EXERCISE. Look through the entries below and show every line containing the word "function".

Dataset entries
++++

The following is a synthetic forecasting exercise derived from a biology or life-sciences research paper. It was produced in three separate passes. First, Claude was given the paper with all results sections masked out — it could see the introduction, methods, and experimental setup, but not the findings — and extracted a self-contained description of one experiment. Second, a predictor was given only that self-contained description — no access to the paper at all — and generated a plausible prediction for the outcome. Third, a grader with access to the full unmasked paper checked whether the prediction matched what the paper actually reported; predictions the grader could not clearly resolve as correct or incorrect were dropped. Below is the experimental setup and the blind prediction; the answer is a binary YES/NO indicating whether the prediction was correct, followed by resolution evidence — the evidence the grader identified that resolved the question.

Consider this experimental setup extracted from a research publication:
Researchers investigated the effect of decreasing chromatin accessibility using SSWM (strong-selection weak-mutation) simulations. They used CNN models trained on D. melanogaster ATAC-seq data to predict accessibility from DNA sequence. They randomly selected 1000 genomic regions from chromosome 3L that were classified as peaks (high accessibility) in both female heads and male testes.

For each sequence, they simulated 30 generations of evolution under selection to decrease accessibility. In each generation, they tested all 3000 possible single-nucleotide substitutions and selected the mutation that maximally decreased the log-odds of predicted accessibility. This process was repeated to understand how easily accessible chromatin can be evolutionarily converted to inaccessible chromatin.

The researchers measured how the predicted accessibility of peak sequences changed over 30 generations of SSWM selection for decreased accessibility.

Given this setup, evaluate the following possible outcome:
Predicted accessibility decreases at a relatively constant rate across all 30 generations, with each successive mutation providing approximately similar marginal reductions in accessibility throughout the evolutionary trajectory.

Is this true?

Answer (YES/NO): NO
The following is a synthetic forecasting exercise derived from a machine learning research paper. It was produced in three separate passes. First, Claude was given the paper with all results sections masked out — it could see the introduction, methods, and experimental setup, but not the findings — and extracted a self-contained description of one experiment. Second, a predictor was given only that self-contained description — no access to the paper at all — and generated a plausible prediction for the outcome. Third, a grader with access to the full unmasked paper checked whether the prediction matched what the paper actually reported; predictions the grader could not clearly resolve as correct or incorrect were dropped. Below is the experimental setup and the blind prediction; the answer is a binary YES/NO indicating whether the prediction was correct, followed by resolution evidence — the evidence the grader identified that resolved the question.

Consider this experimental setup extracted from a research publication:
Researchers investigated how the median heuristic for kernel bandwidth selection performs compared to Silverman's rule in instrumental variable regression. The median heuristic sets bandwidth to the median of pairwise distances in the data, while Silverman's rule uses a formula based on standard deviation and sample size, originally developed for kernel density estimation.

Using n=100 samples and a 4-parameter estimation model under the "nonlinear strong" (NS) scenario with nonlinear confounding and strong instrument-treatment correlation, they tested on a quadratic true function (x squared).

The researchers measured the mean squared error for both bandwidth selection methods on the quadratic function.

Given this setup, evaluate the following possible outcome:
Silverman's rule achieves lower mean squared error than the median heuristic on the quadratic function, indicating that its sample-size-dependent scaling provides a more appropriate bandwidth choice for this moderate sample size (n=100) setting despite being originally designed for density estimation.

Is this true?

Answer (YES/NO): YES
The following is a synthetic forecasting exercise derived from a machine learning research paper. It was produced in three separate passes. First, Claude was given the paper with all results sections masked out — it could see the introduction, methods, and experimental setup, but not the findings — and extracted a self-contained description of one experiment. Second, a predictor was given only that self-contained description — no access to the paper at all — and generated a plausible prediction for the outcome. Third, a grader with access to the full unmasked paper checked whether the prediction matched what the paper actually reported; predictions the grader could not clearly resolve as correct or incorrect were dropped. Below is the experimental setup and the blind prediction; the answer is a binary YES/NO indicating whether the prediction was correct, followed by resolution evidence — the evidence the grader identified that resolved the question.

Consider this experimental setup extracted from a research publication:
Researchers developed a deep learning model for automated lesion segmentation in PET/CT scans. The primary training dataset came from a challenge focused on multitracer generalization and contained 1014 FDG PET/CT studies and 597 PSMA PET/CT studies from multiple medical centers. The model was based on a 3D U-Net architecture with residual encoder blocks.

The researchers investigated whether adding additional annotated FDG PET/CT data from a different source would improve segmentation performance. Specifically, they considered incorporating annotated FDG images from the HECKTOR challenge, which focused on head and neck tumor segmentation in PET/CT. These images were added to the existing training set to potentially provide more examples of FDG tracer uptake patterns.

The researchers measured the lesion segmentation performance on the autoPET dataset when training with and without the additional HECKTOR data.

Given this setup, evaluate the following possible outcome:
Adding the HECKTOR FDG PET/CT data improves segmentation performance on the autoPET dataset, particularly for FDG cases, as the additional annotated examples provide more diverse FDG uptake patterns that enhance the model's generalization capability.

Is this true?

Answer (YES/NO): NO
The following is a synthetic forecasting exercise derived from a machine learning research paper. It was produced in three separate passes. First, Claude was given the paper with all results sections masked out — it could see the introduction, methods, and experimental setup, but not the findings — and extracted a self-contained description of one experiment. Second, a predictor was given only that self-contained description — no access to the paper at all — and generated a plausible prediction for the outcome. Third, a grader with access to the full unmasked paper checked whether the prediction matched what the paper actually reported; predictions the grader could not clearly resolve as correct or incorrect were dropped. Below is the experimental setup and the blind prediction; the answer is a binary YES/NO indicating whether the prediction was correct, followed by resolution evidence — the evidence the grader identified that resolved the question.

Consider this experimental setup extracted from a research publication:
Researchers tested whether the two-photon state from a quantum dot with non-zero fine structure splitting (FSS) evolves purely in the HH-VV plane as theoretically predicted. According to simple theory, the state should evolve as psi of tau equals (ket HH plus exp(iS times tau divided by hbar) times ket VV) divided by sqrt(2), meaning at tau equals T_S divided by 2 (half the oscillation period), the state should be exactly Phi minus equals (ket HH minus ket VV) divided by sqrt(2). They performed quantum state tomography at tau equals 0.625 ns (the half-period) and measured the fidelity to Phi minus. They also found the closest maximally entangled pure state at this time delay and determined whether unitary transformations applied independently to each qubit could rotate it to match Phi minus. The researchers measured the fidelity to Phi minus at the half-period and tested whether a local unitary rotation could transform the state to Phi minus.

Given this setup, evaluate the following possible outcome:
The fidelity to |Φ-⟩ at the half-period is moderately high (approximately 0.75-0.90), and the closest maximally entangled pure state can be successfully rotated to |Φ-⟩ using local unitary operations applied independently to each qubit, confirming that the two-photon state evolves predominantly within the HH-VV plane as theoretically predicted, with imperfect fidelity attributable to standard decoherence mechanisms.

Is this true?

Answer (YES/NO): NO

++++

TASK RESPONSE.
Using n=100 samples and a 4-parameter estimation model under the "nonlinear strong" (NS) scenario with nonlinear confounding and strong instrument-treatment correlation, they tested on a quadratic true function (x squared).
The researchers measured the mean squared error for both bandwidth selection methods on the quadratic function.
Silverman's rule achieves lower mean squared error than the median heuristic on the quadratic function, indicating that its sample-size-dependent scaling provides a more appropriate bandwidth choice for this moderate sample size (n=100) setting despite being originally designed for density estimation.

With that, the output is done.